Obviously, the Set constructor has a constraint that the incoming Collection parameter cannot contain duplicate elements.
Please note: must be careful operation variable Object (Mutable Object). This can cause problems if a mutable element in a Set changes its state and causes object.equals (Object)=true.
The Map interface
Note that the Map does not inherit the Collection interface and that the Map provides a key to value mapping. A Map cannot contain the same key, and each key can only Map one value. The Map interface provides a view of three collections. The contents of a Map can be treated as a set of key collections, a set of value collections, or a set of key-value mappings.
Hashtable class
Hashtable inherits the Map interface and implements a Hashtable for key-value mapping. Any non-null object can be used as a key or value.
Put (key, value) is used to add data, and get(key) is used to fetch data. The time cost of these two basic operations is constant.
Hashtable adjusts performance with two parameters, initial capacity and load factor. The default load factor 0.75 is generally a good time and space balance. Increasing the load factor saves space but increases the search time accordingly, which can affect operations like get and put.
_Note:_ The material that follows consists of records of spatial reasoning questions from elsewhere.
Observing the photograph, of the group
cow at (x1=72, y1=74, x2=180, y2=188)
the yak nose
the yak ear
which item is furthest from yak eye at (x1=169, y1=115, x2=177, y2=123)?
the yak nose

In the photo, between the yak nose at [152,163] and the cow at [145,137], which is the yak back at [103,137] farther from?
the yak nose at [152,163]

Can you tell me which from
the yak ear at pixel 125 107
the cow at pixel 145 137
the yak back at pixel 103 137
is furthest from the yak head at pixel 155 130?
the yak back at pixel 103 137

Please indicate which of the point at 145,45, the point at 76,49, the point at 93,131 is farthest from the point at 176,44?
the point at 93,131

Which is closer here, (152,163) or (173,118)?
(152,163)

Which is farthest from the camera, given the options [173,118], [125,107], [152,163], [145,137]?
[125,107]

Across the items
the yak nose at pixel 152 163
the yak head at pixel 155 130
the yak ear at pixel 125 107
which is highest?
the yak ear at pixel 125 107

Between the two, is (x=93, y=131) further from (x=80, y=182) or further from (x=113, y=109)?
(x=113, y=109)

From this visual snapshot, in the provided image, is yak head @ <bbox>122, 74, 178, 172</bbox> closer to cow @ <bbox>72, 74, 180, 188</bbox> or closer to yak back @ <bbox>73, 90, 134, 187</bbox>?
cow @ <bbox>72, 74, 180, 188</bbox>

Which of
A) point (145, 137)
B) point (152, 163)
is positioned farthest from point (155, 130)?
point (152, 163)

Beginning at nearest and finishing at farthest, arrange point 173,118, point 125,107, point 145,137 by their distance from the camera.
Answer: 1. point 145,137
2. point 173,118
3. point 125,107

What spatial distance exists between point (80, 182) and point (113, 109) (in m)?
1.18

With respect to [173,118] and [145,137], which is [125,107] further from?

A simple example of using Hashtable is to put 1, 2, and 3 into the Hashtable with keys "one", "two", and "three" :
Hashtable numbers = new Hashtable();
numbers.put( " one " , new Integer(1));
numbers.put( " two " , new Integer(2));
numbers.put( " three " , new Integer(3));
To extract a number, such as 2, use the corresponding key:
Integer n = (Integer) Numbers. Get (" two ");
System.out.println(" two = "+ n);
Since the object as key will determine the location of its corresponding value by calculating its hash function, any object as key must implement the hashCode and equals methods. The equals and hashCode methods inherited from the root class Object, if you use a custom class as the key, be very careful, as defined by the hash function, if two objects are the same, namely obj1) equals (obj2) = true, they must be the same hashCode, but if two objects are different, the hashCode they may not different, if two different objects of the same hashCode, this phenomenon is called conflict, conflict can lead to hash operation time cost increase, So the hashCode() method, as defined as possible, will speed up the operation of the hash table.
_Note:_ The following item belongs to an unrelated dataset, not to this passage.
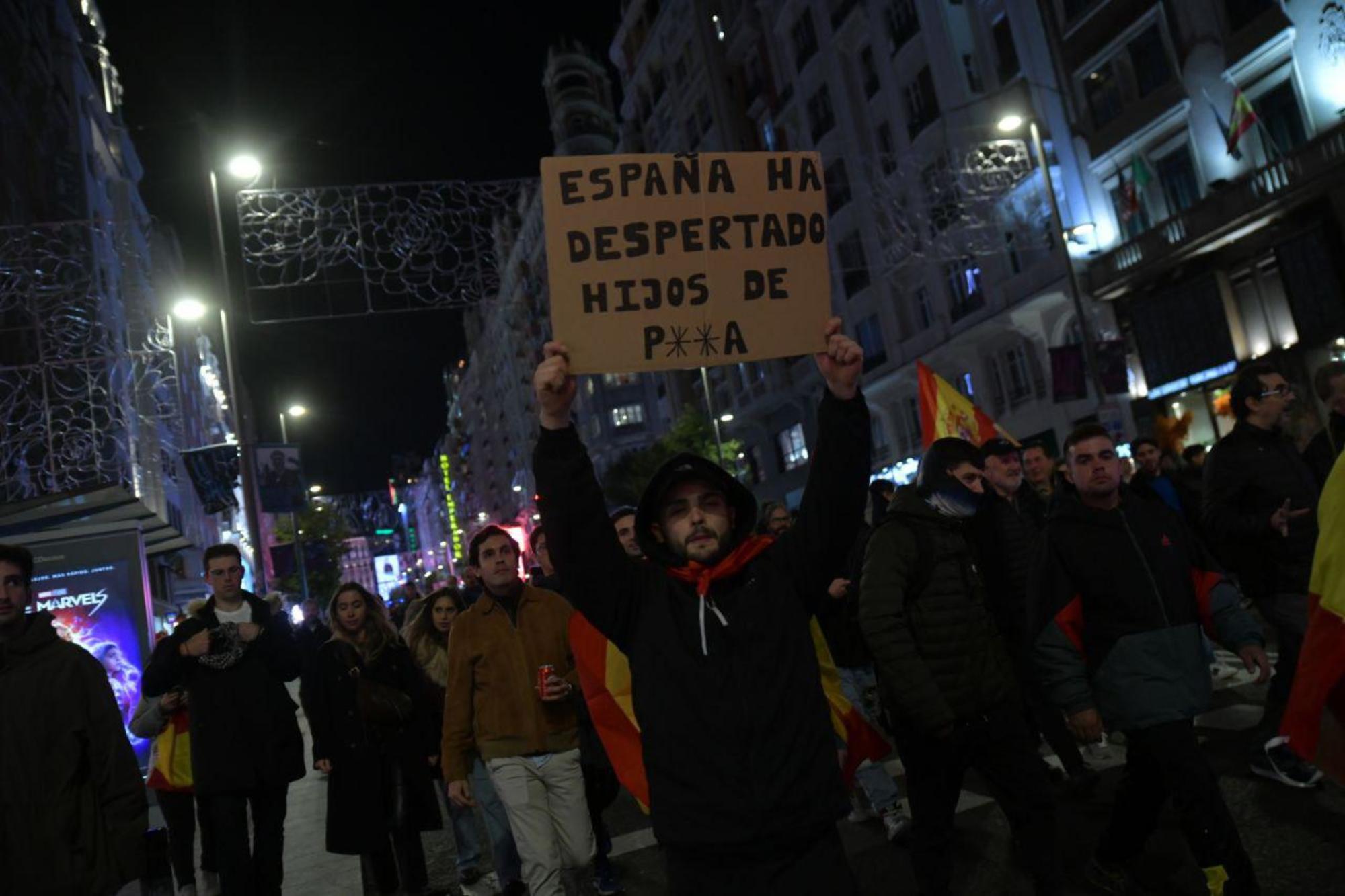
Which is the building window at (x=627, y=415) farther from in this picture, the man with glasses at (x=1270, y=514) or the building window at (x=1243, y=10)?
the man with glasses at (x=1270, y=514)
If the same object has a different hashCode, the operation on the hash table can yield unexpected results (the expected get method returns null). To avoid this problem, just remember to copy both equals and hashCode methods, not just one.
Hashtable is synchronous.
A HashMap class
A HashMap is similar to a Hashtable, except that a HashMap is asynchronous and allows for null, that is, null value and null key. , but the (values() method returns a Collection when a HashMap is treated as a Collection, and its iterator operation time is proportional to the capacity of the HashMap. Therefore, do not set the initialization capacity of the HashMap too high or the load factor too low if the performance of the iteration operation is important.
WeakHashMap class
WeakHashMap is an improved HashMap that implements a "weak reference" to a key. If a key is no longer externally referenced, it can be recovered by the GC.
conclusion
List should be considered if you are involved in stack, queue, etc. LinkedList should be used if you need to insert and delete elements quickly, and ArrayList should be used if you need to access elements randomly and quickly.
It is more efficient to consider asynchronous classes if the program is in a single-threaded environment, or if access is limited to one thread, and to use synchronized classes if multiple threads may operate on a class at the same time.
Pay special attention to the operation of the hash table, the object as the key should correctly copy the equals and hashCode methods.
Try to return the interface instead of the actual type, such as a List instead of an ArrayList, so that the client code doesn't change if you later need to replace the ArrayList with a LinkedList. This is programming against the abstract.